* EXERCISE OBJECTIVE *
Reproduce verbatim the records from the line containing "When compared to" through the end of the records, including both ends. Omit the pictures from your reproduction.

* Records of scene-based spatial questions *
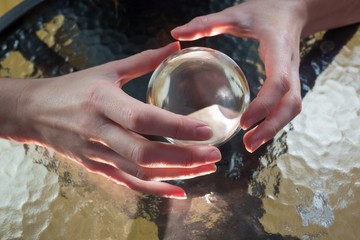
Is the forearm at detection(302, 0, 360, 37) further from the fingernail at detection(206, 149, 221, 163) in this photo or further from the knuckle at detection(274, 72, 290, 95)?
the fingernail at detection(206, 149, 221, 163)

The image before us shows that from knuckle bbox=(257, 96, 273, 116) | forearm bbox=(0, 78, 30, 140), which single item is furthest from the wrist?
knuckle bbox=(257, 96, 273, 116)

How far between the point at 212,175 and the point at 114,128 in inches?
4.7

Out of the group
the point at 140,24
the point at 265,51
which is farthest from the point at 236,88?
the point at 140,24

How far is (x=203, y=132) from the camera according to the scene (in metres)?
0.35

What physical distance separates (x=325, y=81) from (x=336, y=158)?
0.32 feet

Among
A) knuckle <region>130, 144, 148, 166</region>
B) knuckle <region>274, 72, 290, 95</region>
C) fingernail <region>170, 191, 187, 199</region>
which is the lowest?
fingernail <region>170, 191, 187, 199</region>

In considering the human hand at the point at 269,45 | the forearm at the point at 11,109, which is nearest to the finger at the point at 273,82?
the human hand at the point at 269,45

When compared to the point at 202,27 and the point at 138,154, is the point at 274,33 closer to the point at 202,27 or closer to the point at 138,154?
the point at 202,27

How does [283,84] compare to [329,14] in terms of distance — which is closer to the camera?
[283,84]

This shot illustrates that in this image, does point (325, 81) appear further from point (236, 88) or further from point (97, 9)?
point (97, 9)

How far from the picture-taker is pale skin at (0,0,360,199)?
36 centimetres

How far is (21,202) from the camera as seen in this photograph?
1.46 feet

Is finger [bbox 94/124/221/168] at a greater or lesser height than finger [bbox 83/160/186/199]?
greater

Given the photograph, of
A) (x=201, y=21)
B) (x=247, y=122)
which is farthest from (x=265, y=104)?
(x=201, y=21)
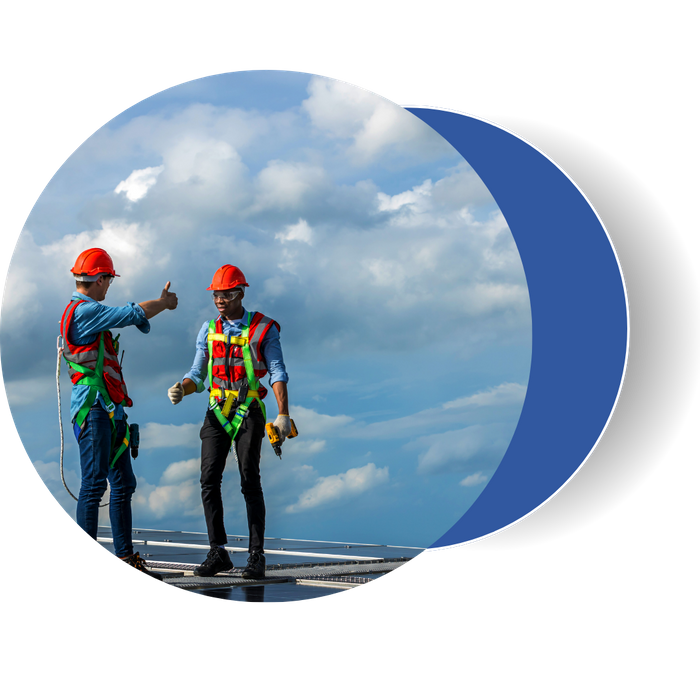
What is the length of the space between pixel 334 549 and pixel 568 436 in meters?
2.70

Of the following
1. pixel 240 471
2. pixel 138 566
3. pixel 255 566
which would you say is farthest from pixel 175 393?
pixel 255 566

* FINAL ANSWER *
When compared to the point at 202,27 and the point at 138,154, is the point at 274,33 closer to the point at 202,27 or closer to the point at 138,154?
the point at 202,27

How does [283,84] compare to [329,14] in terms of distance — which is closer to the camera?
[283,84]

This shot illustrates that in this image, does point (325, 81) appear further from point (236, 88) or further from point (97, 9)?
point (97, 9)

How far from the picture-taker is pale skin at (0,0,360,199)?
36 centimetres

How far is (21,202) from the camera as seen in this photograph?
1.46 feet

Is finger [bbox 94/124/221/168] at a greater or lesser height than finger [bbox 83/160/186/199]?
greater

Given the photograph, of
A) (x=201, y=21)
B) (x=247, y=122)
which is farthest from (x=265, y=104)?
(x=201, y=21)
What is the length of the space between pixel 334 549 and pixel 568 436 in meters?
2.70

Of the following
1. pixel 240 471
2. pixel 138 566
3. pixel 255 566
which would you say is farthest from pixel 175 393?
pixel 255 566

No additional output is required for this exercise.